• Work to be completed:
Copy exactly the last part of the entries, starting from the line with "common name: red deer" and including the final line.
......
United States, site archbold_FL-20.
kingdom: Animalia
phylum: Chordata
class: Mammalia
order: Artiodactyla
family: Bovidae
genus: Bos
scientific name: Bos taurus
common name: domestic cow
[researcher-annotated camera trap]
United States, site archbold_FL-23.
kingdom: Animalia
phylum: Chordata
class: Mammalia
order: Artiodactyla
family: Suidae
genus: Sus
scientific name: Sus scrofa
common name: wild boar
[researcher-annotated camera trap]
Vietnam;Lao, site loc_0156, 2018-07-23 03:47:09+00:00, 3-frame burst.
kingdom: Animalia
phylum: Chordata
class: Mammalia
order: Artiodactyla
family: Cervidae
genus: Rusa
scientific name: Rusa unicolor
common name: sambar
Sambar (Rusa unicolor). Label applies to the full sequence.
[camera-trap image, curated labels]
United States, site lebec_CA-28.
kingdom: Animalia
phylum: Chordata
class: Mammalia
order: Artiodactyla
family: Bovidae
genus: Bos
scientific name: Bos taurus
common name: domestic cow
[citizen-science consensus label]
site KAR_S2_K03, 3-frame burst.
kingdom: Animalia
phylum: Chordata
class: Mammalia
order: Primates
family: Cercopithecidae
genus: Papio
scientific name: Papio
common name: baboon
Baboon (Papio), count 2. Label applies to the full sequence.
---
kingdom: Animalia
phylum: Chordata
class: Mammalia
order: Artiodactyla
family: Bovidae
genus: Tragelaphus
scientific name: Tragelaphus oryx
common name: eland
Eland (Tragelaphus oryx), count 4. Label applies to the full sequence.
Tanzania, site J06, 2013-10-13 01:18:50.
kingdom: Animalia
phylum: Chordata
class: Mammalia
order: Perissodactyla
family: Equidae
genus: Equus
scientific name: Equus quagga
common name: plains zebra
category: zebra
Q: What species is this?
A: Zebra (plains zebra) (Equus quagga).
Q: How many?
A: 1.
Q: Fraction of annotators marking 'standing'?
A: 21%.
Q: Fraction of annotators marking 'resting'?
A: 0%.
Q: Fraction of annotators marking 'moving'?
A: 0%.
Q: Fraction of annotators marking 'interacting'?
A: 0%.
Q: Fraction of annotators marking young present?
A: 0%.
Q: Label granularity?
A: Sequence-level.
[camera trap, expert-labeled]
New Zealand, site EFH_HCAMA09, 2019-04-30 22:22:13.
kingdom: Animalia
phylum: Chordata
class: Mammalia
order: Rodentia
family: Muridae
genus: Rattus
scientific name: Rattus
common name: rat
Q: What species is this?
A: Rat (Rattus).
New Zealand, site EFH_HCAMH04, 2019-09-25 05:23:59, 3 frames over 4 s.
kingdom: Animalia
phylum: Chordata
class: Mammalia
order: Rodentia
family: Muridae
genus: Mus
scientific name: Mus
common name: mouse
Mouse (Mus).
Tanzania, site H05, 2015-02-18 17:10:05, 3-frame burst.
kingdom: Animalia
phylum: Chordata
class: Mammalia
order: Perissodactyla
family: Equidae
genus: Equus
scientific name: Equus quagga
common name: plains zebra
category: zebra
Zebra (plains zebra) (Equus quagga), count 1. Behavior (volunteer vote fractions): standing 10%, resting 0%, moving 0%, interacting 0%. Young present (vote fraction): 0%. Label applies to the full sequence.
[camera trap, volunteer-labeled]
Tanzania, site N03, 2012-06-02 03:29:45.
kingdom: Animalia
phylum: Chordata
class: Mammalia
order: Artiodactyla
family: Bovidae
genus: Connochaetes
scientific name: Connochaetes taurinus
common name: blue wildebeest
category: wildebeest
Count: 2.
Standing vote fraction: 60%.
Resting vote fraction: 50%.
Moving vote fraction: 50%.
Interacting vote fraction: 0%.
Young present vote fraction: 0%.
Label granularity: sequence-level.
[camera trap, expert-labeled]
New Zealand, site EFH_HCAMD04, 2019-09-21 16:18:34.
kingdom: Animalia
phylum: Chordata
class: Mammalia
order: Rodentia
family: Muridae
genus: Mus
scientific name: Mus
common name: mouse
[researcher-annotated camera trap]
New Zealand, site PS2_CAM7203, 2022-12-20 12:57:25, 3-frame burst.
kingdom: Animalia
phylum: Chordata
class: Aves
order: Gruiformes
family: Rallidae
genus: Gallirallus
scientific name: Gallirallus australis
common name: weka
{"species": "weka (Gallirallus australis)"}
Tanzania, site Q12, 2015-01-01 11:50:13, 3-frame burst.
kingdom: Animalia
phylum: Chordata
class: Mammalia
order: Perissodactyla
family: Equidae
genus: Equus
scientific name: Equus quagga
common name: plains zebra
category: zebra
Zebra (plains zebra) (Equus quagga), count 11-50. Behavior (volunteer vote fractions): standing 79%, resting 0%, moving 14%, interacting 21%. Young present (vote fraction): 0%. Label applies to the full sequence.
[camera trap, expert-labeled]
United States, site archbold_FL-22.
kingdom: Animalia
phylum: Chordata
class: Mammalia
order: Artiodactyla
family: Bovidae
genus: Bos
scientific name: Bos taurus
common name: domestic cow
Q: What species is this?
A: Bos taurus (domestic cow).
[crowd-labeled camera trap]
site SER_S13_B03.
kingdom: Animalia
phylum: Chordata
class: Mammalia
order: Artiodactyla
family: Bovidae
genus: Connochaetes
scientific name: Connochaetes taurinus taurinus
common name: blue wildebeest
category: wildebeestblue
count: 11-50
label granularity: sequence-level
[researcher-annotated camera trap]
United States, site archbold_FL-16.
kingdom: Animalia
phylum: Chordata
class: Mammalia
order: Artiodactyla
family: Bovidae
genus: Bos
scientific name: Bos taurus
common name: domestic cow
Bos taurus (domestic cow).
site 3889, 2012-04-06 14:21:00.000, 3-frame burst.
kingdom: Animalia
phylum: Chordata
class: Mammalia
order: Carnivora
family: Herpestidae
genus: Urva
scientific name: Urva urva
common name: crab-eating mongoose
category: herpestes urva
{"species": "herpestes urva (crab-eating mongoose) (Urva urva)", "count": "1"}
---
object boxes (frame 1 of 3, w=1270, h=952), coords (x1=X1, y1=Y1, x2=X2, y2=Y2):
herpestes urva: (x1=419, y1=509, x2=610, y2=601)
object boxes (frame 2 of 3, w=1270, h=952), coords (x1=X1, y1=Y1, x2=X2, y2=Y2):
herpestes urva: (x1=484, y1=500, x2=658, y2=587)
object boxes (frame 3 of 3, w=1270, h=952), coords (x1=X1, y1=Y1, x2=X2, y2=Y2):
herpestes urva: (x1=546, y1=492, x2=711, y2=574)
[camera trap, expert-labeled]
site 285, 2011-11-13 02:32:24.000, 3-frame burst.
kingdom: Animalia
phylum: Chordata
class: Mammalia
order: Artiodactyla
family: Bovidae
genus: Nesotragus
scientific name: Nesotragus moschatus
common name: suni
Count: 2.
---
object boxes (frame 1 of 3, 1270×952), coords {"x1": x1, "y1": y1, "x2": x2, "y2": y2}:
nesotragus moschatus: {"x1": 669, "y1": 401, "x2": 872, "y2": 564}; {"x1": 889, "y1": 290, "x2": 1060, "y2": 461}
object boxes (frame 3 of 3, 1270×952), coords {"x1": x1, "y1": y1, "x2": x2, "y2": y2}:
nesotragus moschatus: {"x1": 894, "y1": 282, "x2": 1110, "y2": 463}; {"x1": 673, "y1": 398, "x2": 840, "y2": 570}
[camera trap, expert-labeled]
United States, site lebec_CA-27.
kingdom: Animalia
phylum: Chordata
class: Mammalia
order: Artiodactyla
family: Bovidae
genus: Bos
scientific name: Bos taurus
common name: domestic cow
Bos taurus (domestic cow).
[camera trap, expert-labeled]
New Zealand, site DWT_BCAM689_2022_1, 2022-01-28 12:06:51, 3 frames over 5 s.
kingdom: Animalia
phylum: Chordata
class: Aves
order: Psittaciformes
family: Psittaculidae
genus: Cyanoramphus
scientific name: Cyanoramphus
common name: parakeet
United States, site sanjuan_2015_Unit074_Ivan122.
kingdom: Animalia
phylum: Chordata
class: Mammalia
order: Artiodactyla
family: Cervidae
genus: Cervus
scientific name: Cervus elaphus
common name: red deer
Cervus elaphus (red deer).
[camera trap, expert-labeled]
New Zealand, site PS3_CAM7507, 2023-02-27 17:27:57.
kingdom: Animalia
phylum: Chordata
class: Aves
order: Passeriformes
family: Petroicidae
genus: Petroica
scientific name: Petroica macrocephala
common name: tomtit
......
• The answer:
common name: red deer
Cervus elaphus (red deer).
[camera trap, expert-labeled]
New Zealand, site PS3_CAM7507, 2023-02-27 17:27:57.
kingdom: Animalia
phylum: Chordata
class: Aves
order: Passeriformes
family: Petroicidae
genus: Petroica
scientific name: Petroica macrocephala
common name: tomtit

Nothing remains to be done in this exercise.